Francuskojęzyczna Kanada w latach 60. to dla Zaca wieczna walka z homofobiczną rodziną i konserwatywnym ojcem. W C.R.A.Z.Y. nie brakuje fantastycznego soundtracku, ciekawych zdjęć i trudnych relacji. Zobaczcie, jakie kłótnie rodzą się przy wigilijnym stole Państwa Beaulieu i jak są rozwiązywane – wszystko w myśl: rodzina musi się wspierać.
Lady Bird
Bardzo ciekawa psychologiczna podróż po roku z życia buntującej się nastolatki z katolickiej szkoły. Ale w Lady Bird wszystko scementowane jest trudną miłością matki i córki. Greta Gerwig nie mogła wymarzyć sobie lepszego debiutu, a Wam polecam czerpać z tego filmu dozę dziwnej, acz potrzebnej energii.
Slumdog Millionaire
Tu wszystko robi wrażenie. Muzyka, zdjęcia, scenariusz i gra aktorska. Slumdog Millionaire to istna kinowa uczta, morze życiowych lekcji i bollywoodzkiej energii. Historia biednego chłopaka ze slumsów uczy nadziei i motywuje do bycia dobrym.

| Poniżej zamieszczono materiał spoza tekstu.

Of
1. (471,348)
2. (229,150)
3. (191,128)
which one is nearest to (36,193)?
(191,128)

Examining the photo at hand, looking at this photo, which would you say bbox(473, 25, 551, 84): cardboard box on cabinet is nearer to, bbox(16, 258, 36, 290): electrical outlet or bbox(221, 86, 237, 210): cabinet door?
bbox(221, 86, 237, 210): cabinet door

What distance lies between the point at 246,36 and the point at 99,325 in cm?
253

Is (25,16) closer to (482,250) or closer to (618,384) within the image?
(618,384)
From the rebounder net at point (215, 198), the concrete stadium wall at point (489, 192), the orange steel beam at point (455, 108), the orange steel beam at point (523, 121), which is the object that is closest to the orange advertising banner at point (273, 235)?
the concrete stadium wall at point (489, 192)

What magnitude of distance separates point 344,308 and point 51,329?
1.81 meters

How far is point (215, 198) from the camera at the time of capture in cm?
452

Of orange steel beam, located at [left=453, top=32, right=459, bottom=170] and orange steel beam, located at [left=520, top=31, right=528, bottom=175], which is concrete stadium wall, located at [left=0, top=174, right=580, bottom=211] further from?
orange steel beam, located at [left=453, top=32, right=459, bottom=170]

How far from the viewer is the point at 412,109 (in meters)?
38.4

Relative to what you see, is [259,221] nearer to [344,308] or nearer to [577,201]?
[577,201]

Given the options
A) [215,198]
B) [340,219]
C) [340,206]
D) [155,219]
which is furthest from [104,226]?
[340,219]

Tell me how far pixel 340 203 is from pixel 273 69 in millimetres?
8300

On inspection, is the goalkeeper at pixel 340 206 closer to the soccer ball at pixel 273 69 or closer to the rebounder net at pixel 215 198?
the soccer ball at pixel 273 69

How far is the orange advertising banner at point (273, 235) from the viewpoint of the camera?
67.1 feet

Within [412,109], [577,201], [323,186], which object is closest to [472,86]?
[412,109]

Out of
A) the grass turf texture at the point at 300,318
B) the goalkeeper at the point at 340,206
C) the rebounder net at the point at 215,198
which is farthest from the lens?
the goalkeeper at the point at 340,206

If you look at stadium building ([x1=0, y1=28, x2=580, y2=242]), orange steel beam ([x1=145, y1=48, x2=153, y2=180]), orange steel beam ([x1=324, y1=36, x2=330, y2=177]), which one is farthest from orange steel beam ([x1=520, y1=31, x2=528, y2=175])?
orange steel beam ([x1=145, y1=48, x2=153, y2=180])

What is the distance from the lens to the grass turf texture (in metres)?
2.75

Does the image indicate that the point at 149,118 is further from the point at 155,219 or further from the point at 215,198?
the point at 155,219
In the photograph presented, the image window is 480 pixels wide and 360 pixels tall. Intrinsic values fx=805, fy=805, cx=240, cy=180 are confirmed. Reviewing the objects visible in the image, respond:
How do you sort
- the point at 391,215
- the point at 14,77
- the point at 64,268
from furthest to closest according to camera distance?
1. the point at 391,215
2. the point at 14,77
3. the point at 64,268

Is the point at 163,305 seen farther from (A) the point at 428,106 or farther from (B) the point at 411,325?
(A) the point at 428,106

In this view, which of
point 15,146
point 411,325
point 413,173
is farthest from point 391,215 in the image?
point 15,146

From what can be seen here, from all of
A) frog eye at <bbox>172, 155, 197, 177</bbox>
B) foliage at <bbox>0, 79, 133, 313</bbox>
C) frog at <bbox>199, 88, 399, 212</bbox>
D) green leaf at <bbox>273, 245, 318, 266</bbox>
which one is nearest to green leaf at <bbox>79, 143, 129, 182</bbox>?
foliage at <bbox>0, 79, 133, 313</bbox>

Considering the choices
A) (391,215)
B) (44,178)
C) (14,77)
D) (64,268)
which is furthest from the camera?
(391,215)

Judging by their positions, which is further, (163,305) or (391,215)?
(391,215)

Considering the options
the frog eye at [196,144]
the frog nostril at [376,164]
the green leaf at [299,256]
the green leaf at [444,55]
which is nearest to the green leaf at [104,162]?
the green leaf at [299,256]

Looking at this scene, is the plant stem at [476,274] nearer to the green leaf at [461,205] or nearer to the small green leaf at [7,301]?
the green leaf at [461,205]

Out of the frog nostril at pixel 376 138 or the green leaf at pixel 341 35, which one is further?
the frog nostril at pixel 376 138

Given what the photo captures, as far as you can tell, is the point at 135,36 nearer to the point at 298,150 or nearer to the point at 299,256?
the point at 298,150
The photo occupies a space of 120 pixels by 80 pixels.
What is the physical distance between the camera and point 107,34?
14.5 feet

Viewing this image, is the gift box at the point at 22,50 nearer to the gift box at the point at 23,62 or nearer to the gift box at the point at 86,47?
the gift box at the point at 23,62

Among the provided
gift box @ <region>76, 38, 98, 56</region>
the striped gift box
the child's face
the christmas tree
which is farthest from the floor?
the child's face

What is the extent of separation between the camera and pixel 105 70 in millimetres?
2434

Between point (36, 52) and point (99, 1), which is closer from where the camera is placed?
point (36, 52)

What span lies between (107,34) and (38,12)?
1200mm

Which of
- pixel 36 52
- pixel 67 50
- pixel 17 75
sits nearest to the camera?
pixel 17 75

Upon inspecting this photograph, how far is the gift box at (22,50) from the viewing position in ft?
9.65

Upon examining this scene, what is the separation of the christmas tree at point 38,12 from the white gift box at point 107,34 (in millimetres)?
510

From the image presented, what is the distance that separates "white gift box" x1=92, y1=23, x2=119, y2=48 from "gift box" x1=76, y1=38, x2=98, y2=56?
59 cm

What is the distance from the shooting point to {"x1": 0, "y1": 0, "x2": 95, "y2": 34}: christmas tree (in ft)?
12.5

Harry Potter i Czara Ognia
Zimą wybornie ogląda się klimatyczne, pełne magii części sagi o młodym czarodzieju. A zwłaszcza 4. część, która jest mocno osadzona właśnie w czasie świąt i przytulnej zimy. To też jeszcze ten etap, kiedy w świecie Harry’ego nie było aż tylu problemów…
The Holiday
The Holiday weszło już do kanonu świątecznych i noworocznych pozycji obowiązkowych. Urzeka uroczą świąteczną Anglią, karykaturalnym i gorącym Los Angeles i dobrze się kończy – chyba nie muszę pisać nic więcej. Chyba, że… Kate Winslet!
Mnie motywuje ciepło, dobre kino i ciekawe historie – co Wy dodalibyście do tej listy?